*** Material for the task ***
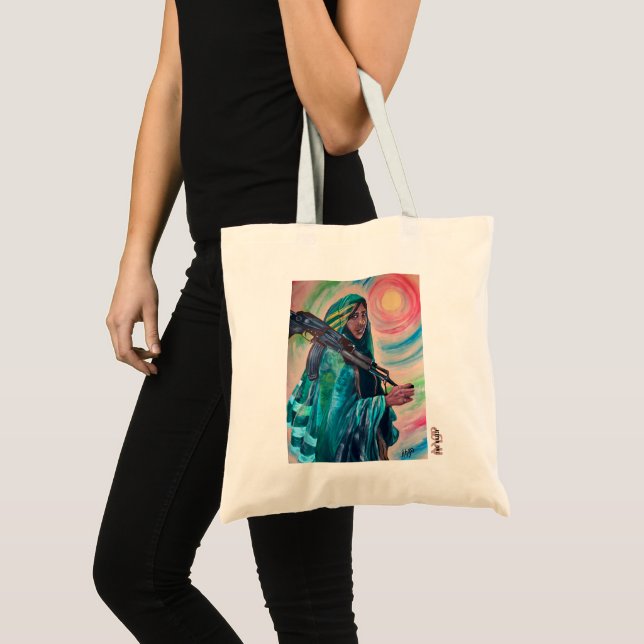 Tote bolsa da "Mãe da Eritreia" (Frente (produto))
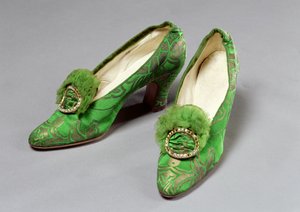 Zapatos de mujer, 1920s de English School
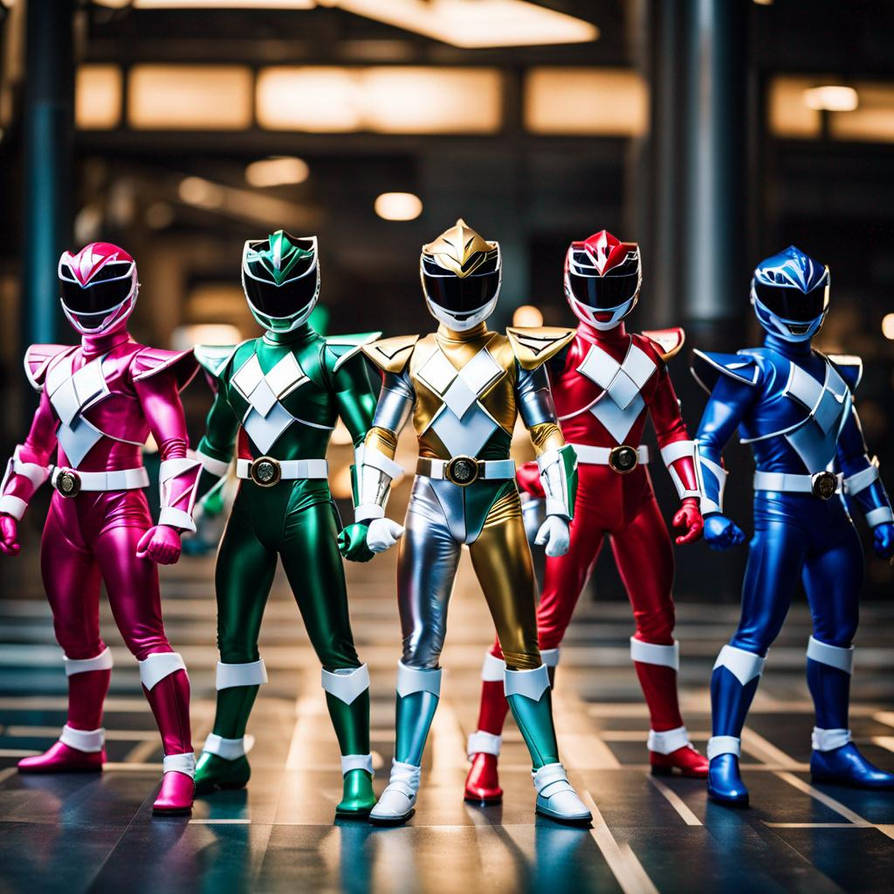 Alai Ranger AI Rangers 2 by Ruddyes on DeviantArt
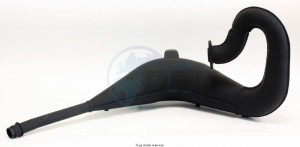 Product image: Giannelli - 54912 - Exhaust Collector DT 125 LC 82/01   Without Damper Hom. TPSI 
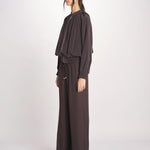 bomber in satin JF009669 COCOA 1204 joseph 
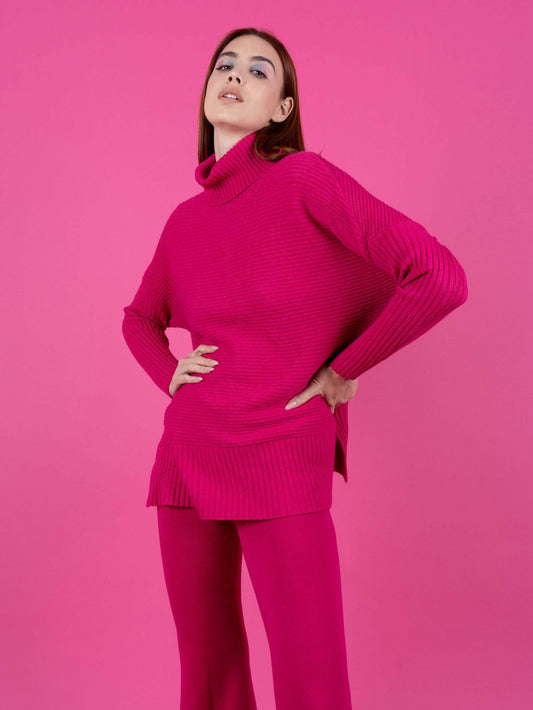 JOLOVERS Camisolao de gola alta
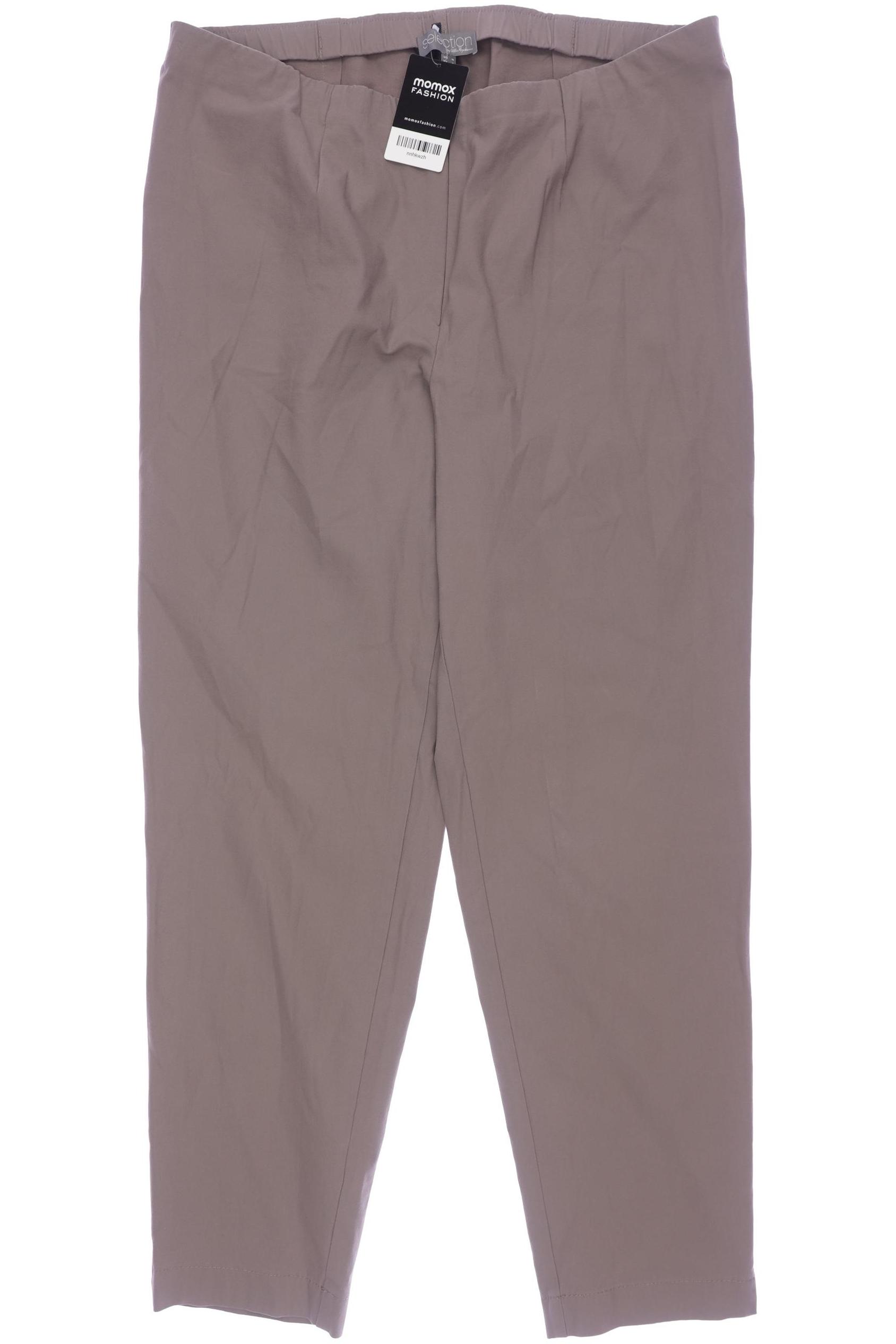 

Selection by Ulla Popken Damen Stoffhose, braun, Gr. 46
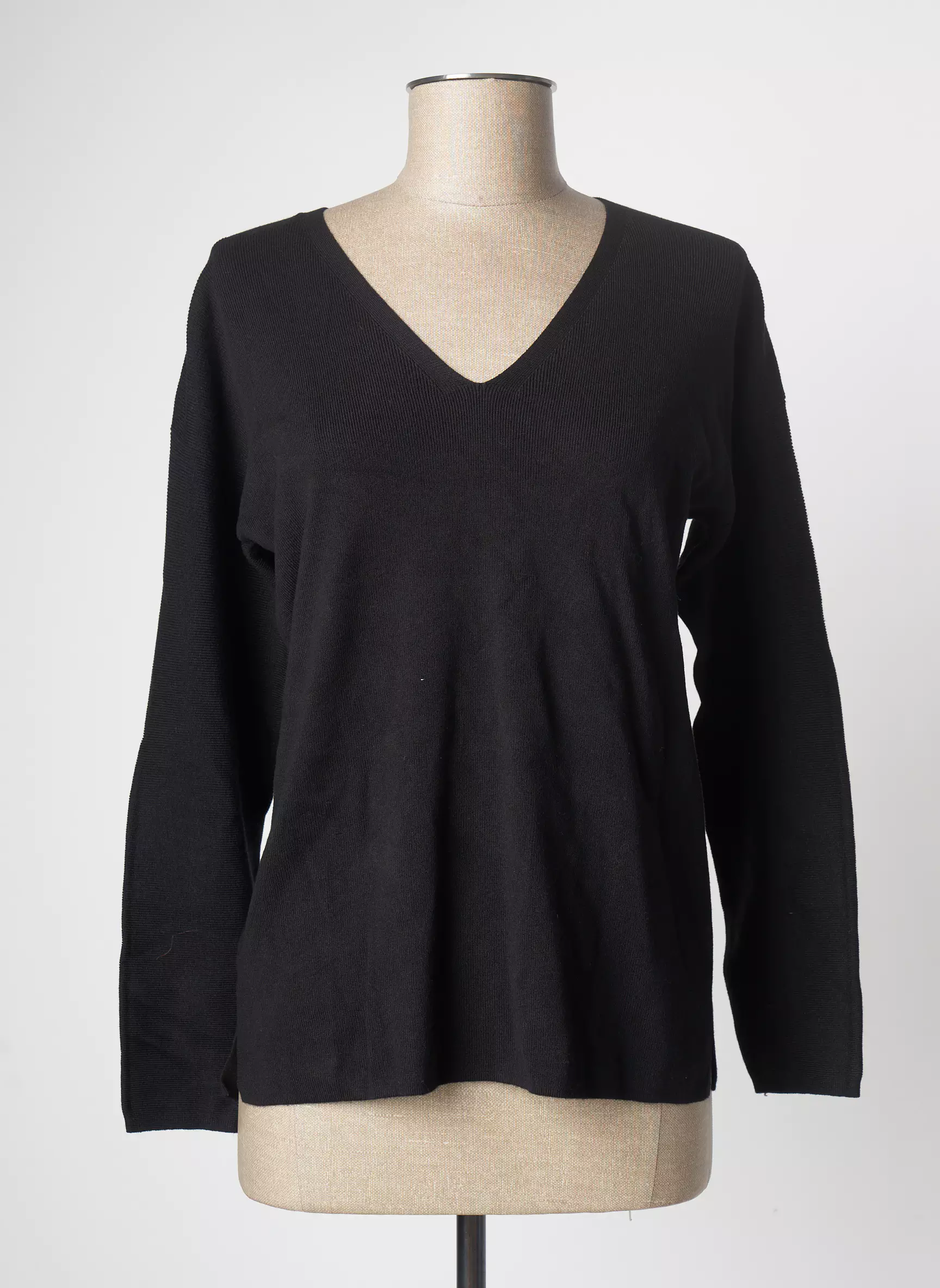 Street One Pulls Femme couleur noir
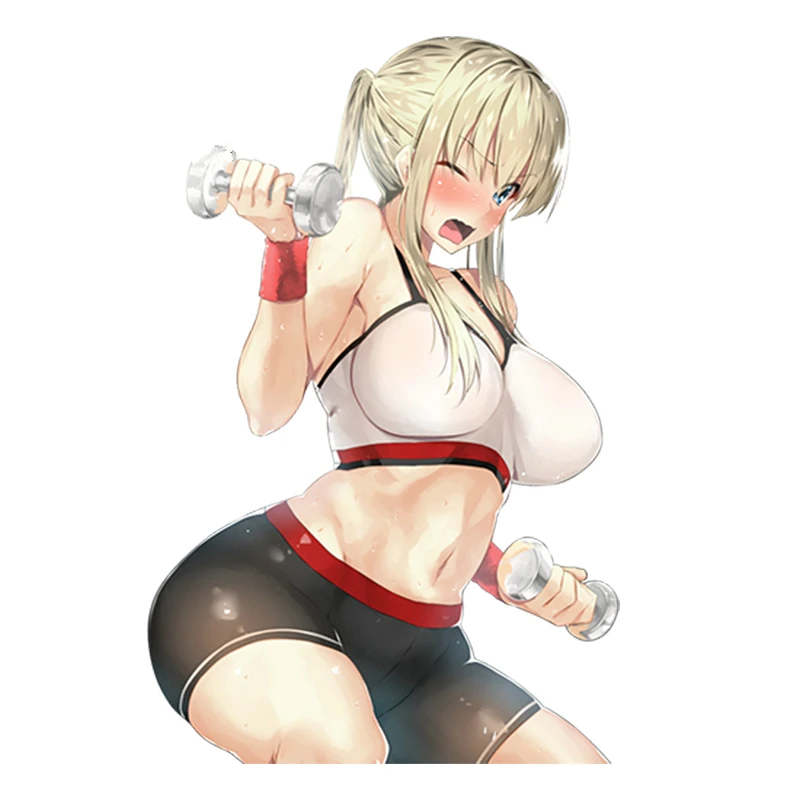 Anime JDM Sexy Girl Car Sticker Decal for Bumper Window Laptop Motorcycle Decal Wall Cover Scratches Decoration KKk15*10cm
Anime JDM Sexy Girl Car Sticker Decal for Bumper Window Laptop Motorcycle Decal Wall Cover Scratches Decoration KKk15*10cm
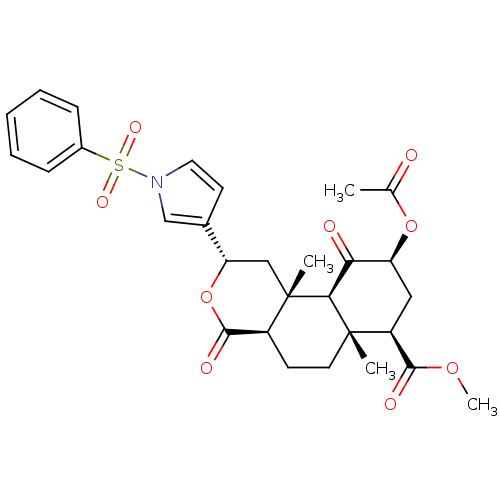 Chemical structure of BindingDB Monomer ID 50185615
*** End of Material for the task ***
What is being asked: Every record, word for word, should be given back without its pictures.

Completed task:
 Tote bolsa da "Mãe da Eritreia" (Frente (produto))
 Zapatos de mujer, 1920s de English School
 Alai Ranger AI Rangers 2 by Ruddyes on DeviantArt
 Product image: Giannelli - 54912 - Exhaust Collector DT 125 LC 82/01   Without Damper Hom. TPSI 
 bomber in satin JF009669 COCOA 1204 joseph 
 JOLOVERS Camisolao de gola alta

Selection by Ulla Popken Damen Stoffhose, braun, Gr. 46
 Street One Pulls Femme couleur noir
 Anime JDM Sexy Girl Car Sticker Decal for Bumper Window Laptop Motorcycle Decal Wall Cover Scratches Decoration KKk15*10cm
Anime JDM Sexy Girl Car Sticker Decal for Bumper Window Laptop Motorcycle Decal Wall Cover Scratches Decoration KKk15*10cm
 Chemical structure of BindingDB Monomer ID 50185615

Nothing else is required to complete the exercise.